Feeding rapid growth in the early stages of establishment

Feeding rapid growth in the early stages of establishment

During the early stages of germination plants, especially Oilseed rape (OSR), in autumn and early spring require a quick uptake of nitrogen to fuel the rapid cellular division that is taking place.  The importance of Nitrogen in this process is never in question and every effort is made to ensure that there is plenty available. However, the effective uptake and efficient use of Nitrogen could be limited by the lack of Boron available from the soil.

Boron was either contained in the rocks that weathered down to create the soil in your field or it wasn’t. There are some fields that will always have absent or low Boron levels; this is readily established by routine soil analysis.

In all crops Boron is vital in the early stages of growth for the conversion of carbohydrates into proteins to enable energy generating reactions, intracellular structure and membrane transport to take place within the plant.  During germination this will contribute to successful root establishment and growth.

Boron deficiencies will reduce the physical robustness of plants. It has often been referred to as the “glue” helping hold cellular structures together. Hence a deficiency in root crops will lead to cracking and the crown opening to cause crown-rot. De-lamination in allium species can also be a symptom of Boron shortage.

Ideally your soil should have 10-100kg of Boron per hectare, which roughly translates into between 1-10kg/ha of available Boron for the plant to use. The levels of plant available Boron in the soil can be affected by a number of factors such as, pH level, drought, low organic matter and excessive liming.  

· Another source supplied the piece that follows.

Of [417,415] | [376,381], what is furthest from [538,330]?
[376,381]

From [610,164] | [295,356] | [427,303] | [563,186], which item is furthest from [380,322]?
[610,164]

Boron availability levels start to decline in soils with a pH level between 5.5 and 7.5, which is the pH range that favours the major nutrients. In France rather higher rates of Boron are used in many crops than is common in the UK, mostly because they have less Boron in the soil. However, it is worth noting that their OSR yields are consistently higher than ours, perhaps down to a Boron response?

Boron can go through the crop sprayer for foliar application in many forms. The Disodium Octaborate Tetrahydrate (DOT) powder was the standard treatment for many years and it is the most soluble form of any dissolvable Boron Salt. The hang-up with DOT is that it dissolves very slowly and creates an alkaline spray solution which antagonises pesticides reducing their efficacy dramatically. There’s not much point getting a cost effective Boron product if it requires a separate pass through the crop to apply it.

BroadAcre Boron is the same DOT material, but in a fast-dissolving ACIDplex formulation which CAN be tank-mixed and creates an acidified spray solution; improving uptake and activity as well as preventing it interfering with fungicide and insecticide efficacy.

There is a considerable weight of evidence that Boron and Molybdenum applied together have the most beneficial effect on Nitrogen metabolism efficiency, hence products like Borimol which is based on Boron (BE) Ethanolamine, but with a complementary micro-element Molybdenum content. The liquid BE formulation has become more popular in recent years and is readily absorbed by the leaf, but sometimes does not seem to generate as high a tissue Boron level as equivalent elemental quantities of DOT, and unfortunately also generates alkaline spray water.

The traditional crops that require Boron supplements, sugar beet, OSR and brassicas, are now being joined by carrots, potatoes and even cereals in responding to foliar Boron.